Client: Parish of Pantigliate
Location: Pantigliate, Milano
Project: 2008
Construction: not realized

Architectural design: Marco Contini e Claudio Bernardi
Collaborators: Gianbattista Premi

Type of intervention: extension
Functional characteristics: extension and liturgical adaptation of a building of worship of the XX-century
Area: 300 sqm


The observation of the characteristics of the place, the evaluation of the requests expressed by the parish community and by the municipal administration, led to the formulation of the expansion project with the following objectives:

  • safeguard the main characteristics of the existing building, such as the three-aisled basilica layout and the cycle of paintings inside;
  • enhance the interior through a more appropriate distribution of spaces, so as to allow a correct performance of the liturgy with about 400 seats;
  • contributing to a redefinition of public spaces that are scarcely related today, underlining the urban vocation of the church building.
  • maintain a visual continuity between the new volumes and the existing ones

With these objectives, it was decided to expand the building beyond the apse area, with the demolition of the two lateral low bodies and the apse itself.
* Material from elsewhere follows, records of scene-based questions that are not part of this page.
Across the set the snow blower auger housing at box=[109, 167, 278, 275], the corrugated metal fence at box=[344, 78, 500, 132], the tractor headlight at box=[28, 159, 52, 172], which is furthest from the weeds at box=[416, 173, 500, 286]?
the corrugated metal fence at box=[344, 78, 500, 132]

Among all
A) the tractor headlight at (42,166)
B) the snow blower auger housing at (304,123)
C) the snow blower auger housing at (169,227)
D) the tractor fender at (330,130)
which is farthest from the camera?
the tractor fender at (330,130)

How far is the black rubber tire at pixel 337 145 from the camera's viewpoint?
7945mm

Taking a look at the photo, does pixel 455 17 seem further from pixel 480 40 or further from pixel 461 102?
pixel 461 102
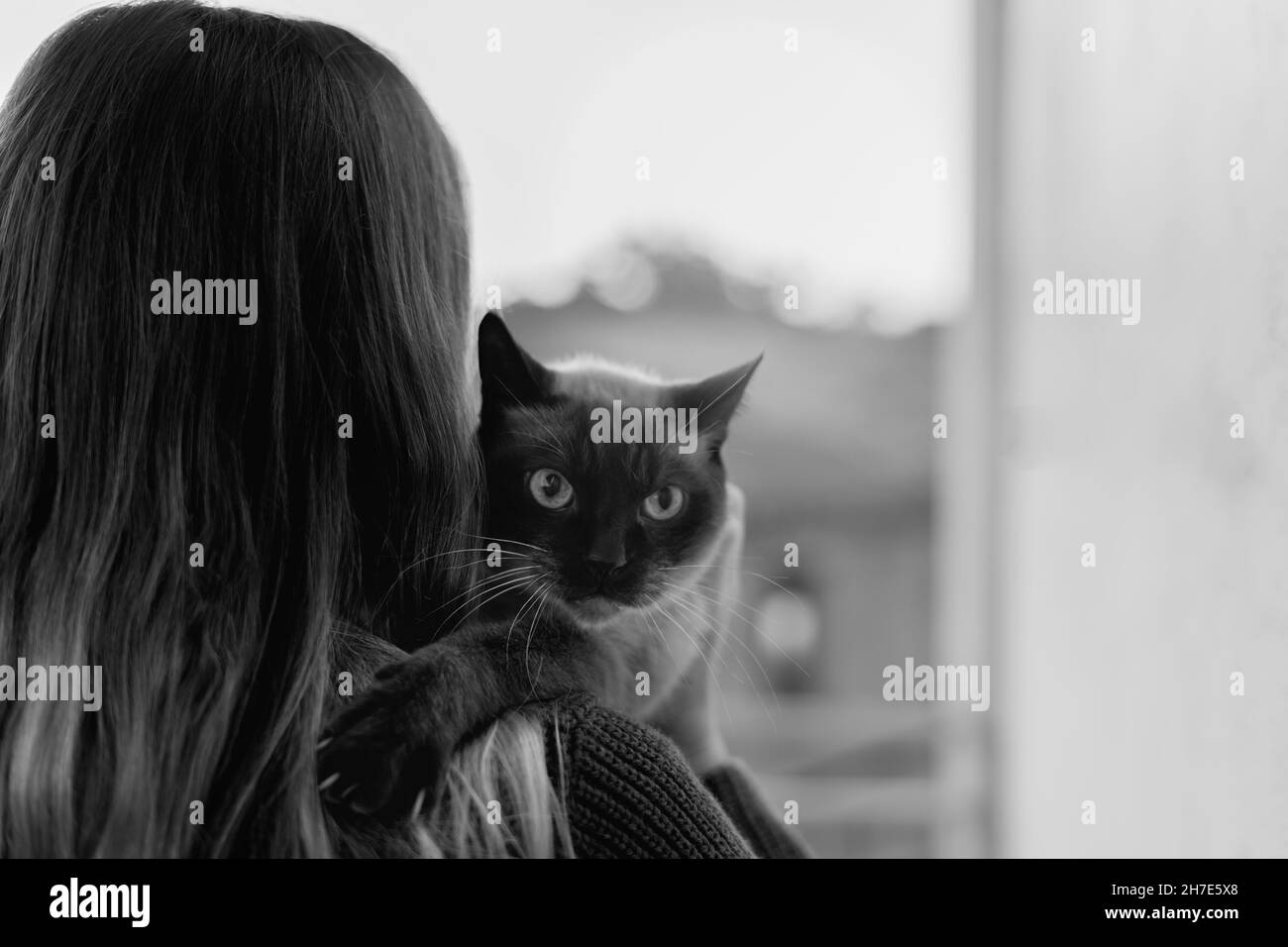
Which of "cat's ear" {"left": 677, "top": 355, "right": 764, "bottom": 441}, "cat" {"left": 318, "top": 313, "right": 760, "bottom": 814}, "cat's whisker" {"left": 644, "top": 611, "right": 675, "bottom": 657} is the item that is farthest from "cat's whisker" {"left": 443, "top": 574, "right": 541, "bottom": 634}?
"cat's ear" {"left": 677, "top": 355, "right": 764, "bottom": 441}

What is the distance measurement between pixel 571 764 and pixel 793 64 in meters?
0.82

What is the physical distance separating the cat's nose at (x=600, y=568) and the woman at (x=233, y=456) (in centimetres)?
13

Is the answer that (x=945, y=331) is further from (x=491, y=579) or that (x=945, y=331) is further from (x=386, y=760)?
(x=386, y=760)

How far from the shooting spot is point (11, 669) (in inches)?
34.8

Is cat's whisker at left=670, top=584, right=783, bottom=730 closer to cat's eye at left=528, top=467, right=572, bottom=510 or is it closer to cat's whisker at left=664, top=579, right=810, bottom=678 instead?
cat's whisker at left=664, top=579, right=810, bottom=678

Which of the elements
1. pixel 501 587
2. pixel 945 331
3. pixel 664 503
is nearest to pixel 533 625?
pixel 501 587

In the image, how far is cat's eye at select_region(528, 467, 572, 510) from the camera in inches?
37.9

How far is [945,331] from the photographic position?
1280 millimetres

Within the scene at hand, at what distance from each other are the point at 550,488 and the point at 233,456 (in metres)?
0.28

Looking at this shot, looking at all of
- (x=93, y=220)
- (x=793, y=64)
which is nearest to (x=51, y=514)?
(x=93, y=220)

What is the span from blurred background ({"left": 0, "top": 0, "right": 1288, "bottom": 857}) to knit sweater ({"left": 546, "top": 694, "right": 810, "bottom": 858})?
25cm

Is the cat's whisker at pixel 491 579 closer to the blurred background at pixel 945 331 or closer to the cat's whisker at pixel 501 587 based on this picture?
the cat's whisker at pixel 501 587

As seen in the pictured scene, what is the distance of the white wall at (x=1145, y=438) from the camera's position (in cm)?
108
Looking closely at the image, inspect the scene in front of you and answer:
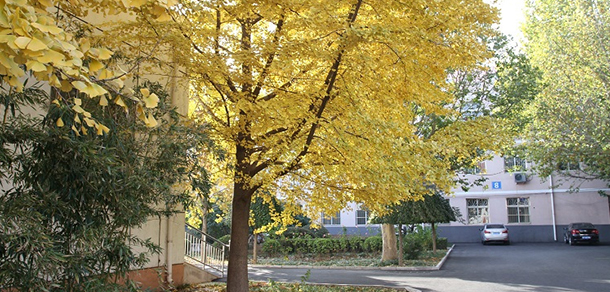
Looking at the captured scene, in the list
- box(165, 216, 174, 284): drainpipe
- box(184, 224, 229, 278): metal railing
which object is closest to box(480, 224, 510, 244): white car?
box(184, 224, 229, 278): metal railing

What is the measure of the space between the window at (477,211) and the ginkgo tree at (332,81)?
81.3 ft

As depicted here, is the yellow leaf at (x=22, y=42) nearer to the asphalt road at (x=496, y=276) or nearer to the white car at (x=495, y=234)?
the asphalt road at (x=496, y=276)

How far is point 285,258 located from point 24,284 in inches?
750

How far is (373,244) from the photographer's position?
23.7 m

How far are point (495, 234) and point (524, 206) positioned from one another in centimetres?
425

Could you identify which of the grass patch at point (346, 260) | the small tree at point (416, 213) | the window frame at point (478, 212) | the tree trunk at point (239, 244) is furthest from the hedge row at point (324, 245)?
the tree trunk at point (239, 244)

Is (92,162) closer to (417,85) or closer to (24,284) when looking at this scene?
(24,284)

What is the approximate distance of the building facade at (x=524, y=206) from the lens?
98.7 ft

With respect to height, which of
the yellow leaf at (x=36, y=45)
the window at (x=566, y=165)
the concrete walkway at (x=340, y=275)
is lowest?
the concrete walkway at (x=340, y=275)

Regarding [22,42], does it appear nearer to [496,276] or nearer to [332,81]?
[332,81]

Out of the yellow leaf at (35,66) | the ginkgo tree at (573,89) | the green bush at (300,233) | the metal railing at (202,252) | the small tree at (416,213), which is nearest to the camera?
the yellow leaf at (35,66)

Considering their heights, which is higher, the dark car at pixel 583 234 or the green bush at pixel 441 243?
the dark car at pixel 583 234

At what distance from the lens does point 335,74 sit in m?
6.98

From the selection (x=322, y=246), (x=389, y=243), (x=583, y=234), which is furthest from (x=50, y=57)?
(x=583, y=234)
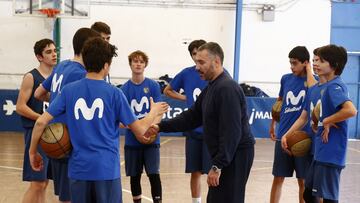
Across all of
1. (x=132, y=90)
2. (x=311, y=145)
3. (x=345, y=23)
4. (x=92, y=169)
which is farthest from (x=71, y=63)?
(x=345, y=23)

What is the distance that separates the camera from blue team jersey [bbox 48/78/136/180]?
366 centimetres

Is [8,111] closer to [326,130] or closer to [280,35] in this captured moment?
[280,35]

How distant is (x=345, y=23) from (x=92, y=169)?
1377 cm

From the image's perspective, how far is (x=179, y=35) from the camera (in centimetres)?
1554

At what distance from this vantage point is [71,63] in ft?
13.9

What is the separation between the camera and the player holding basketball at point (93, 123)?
3670 mm

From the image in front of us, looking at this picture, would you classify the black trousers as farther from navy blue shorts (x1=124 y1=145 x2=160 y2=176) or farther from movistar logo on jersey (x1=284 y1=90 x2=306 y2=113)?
navy blue shorts (x1=124 y1=145 x2=160 y2=176)

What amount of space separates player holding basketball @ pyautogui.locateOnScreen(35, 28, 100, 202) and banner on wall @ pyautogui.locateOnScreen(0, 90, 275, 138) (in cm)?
891

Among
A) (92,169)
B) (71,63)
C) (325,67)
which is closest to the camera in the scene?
(92,169)

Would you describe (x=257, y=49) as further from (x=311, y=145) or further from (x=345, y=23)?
(x=311, y=145)

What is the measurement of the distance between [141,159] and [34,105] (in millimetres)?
1420

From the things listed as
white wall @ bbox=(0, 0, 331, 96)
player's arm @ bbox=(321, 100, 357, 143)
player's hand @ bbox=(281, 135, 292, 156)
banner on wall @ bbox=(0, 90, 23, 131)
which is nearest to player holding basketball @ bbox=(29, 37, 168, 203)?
player's arm @ bbox=(321, 100, 357, 143)

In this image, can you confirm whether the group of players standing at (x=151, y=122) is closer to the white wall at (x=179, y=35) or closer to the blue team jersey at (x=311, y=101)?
the blue team jersey at (x=311, y=101)

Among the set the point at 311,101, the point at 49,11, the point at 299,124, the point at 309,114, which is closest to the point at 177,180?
the point at 299,124
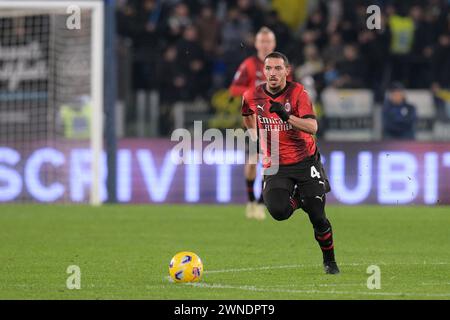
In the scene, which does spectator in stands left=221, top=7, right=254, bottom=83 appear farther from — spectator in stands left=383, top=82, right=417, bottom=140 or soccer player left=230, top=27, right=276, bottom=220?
soccer player left=230, top=27, right=276, bottom=220

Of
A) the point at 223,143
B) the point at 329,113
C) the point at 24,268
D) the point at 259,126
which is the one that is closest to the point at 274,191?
the point at 259,126

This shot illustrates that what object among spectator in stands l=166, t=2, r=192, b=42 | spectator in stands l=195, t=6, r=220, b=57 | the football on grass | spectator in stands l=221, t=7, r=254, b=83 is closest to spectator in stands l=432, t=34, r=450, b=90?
spectator in stands l=221, t=7, r=254, b=83

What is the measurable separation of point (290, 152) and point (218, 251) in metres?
2.38

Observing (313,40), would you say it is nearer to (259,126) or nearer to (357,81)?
(357,81)

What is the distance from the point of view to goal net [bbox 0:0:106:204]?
20578mm

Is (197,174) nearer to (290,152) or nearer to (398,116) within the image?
(398,116)

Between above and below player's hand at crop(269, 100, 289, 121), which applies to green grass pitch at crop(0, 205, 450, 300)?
below

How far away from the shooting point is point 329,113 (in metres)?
22.4

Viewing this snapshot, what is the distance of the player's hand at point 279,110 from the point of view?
36.0 ft

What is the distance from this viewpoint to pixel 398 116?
2173 centimetres

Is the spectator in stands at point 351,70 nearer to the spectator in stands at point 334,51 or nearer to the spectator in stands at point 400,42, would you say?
the spectator in stands at point 334,51

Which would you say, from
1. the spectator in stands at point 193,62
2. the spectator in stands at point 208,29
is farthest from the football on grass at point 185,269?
the spectator in stands at point 208,29

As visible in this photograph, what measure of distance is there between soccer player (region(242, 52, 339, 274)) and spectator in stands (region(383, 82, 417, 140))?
995 cm

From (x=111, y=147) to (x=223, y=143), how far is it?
1.89 m
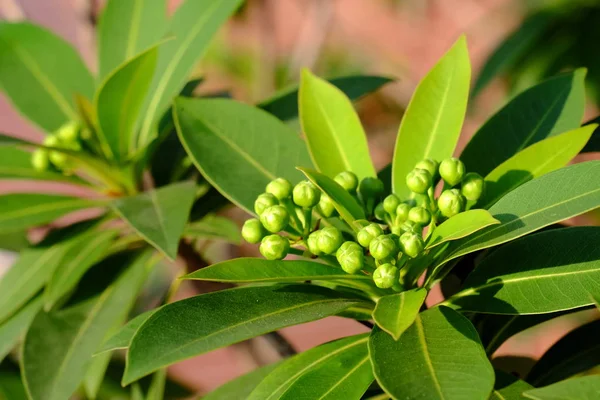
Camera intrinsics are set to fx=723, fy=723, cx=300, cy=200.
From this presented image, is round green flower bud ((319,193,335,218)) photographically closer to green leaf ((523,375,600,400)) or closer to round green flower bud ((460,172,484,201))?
round green flower bud ((460,172,484,201))

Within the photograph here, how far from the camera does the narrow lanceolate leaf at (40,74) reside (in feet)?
4.60

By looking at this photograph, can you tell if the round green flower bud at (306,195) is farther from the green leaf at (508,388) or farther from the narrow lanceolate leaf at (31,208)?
the narrow lanceolate leaf at (31,208)

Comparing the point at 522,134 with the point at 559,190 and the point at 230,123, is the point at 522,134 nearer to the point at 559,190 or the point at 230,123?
the point at 559,190

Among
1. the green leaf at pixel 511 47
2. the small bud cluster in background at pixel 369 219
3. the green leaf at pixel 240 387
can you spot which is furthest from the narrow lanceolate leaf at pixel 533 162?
the green leaf at pixel 511 47

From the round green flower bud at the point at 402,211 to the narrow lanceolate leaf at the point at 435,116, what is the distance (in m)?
0.10

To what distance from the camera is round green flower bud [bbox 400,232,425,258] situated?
0.79 m

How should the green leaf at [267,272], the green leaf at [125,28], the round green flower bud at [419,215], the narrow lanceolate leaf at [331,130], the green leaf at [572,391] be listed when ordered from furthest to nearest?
the green leaf at [125,28] → the narrow lanceolate leaf at [331,130] → the round green flower bud at [419,215] → the green leaf at [267,272] → the green leaf at [572,391]

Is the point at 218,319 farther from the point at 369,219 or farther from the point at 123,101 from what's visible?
the point at 123,101

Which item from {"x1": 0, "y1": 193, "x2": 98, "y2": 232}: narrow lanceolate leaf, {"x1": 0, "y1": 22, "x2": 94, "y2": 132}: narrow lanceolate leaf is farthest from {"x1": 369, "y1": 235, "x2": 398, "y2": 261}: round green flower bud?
{"x1": 0, "y1": 22, "x2": 94, "y2": 132}: narrow lanceolate leaf

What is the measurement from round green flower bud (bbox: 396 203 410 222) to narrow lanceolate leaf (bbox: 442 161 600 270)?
94mm

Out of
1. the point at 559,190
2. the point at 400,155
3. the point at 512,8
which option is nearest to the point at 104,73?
the point at 400,155

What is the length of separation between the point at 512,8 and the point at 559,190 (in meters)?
3.15

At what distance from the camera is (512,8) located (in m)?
3.63

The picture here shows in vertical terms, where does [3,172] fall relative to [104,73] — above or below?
below
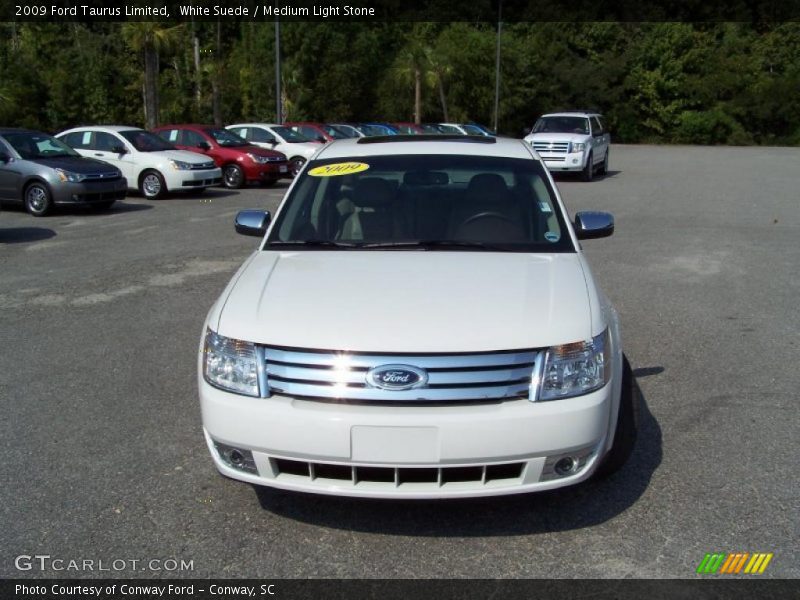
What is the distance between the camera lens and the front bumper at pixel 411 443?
3191 mm

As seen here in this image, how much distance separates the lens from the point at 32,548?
11.3 ft

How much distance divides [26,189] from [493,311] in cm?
1340

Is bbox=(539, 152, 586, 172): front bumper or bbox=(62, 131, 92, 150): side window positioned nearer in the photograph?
bbox=(62, 131, 92, 150): side window

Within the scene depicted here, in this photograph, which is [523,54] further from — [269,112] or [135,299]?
[135,299]

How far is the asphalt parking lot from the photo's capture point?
3418 millimetres

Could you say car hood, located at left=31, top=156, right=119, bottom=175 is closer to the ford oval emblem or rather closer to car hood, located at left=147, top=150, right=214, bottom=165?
car hood, located at left=147, top=150, right=214, bottom=165

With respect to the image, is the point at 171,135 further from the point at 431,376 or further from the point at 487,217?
the point at 431,376

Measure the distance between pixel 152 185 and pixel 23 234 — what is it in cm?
537

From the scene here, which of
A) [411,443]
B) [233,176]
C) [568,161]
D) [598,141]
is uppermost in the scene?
[411,443]

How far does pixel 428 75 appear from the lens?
181 ft

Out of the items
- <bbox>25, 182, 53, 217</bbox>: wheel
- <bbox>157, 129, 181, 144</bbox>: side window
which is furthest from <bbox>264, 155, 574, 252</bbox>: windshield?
<bbox>157, 129, 181, 144</bbox>: side window

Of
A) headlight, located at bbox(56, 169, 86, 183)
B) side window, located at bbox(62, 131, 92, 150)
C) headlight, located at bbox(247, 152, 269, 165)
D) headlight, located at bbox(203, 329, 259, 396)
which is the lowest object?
headlight, located at bbox(247, 152, 269, 165)

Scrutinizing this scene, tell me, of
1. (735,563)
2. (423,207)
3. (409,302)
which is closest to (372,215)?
(423,207)

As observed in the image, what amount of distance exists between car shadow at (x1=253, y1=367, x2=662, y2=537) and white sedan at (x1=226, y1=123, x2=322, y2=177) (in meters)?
19.8
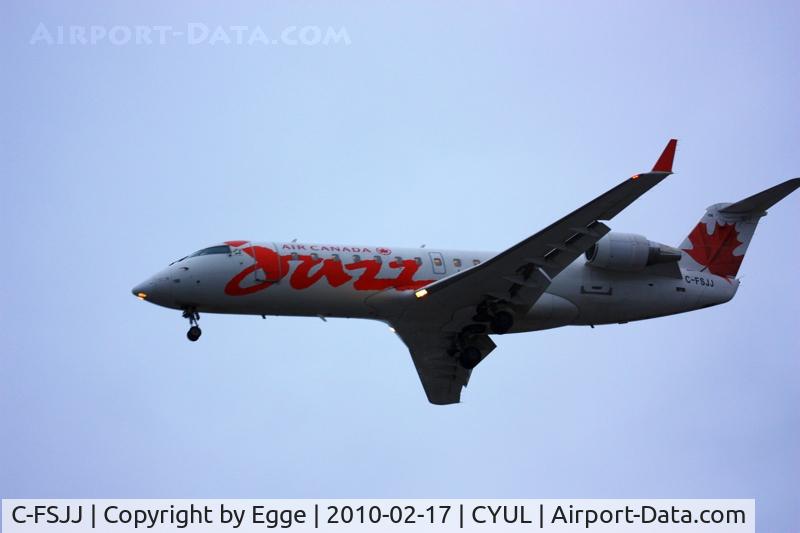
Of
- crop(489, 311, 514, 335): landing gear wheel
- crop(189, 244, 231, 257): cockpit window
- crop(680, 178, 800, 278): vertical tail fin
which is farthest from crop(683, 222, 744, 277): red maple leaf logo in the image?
crop(189, 244, 231, 257): cockpit window

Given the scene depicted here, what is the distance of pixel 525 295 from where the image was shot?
1069 inches

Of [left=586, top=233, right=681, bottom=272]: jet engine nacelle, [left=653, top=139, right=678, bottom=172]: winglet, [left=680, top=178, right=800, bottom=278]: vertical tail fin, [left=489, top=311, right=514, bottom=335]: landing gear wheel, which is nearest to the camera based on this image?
[left=653, top=139, right=678, bottom=172]: winglet

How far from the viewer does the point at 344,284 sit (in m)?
26.6

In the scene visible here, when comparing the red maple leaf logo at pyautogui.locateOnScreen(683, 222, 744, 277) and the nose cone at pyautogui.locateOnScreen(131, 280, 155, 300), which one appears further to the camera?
the red maple leaf logo at pyautogui.locateOnScreen(683, 222, 744, 277)

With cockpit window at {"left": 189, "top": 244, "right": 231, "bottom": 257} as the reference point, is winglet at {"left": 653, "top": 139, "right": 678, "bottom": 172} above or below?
above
With the demolition of the two lateral volumes, whose construction is, however, posterior to the main body of the church, it will be possible to define, in continuity with the existing volumes and internal paths, a new wall enclosure in which to place, sideways to the presbytery, two areas for the assembly of the faithful, which will thus develop according to a Latin cross scheme with the presbytery at the centre.

With this plan, the aisles of the current church resume their original function: the faithful seated in the upper central part and the distribution path in the two lower side aisles.

The new transept, which is accessed through the two lateral paths, is completed with an “open” apse space characterized by a small garden alongside which the sacristy and storage are located.

By freeing the east front from the existing fences it is possible to provide a pedestrian path tangent to the volumes of the church, this path through the old wall of the mill will lead to the public green spaces now under construction.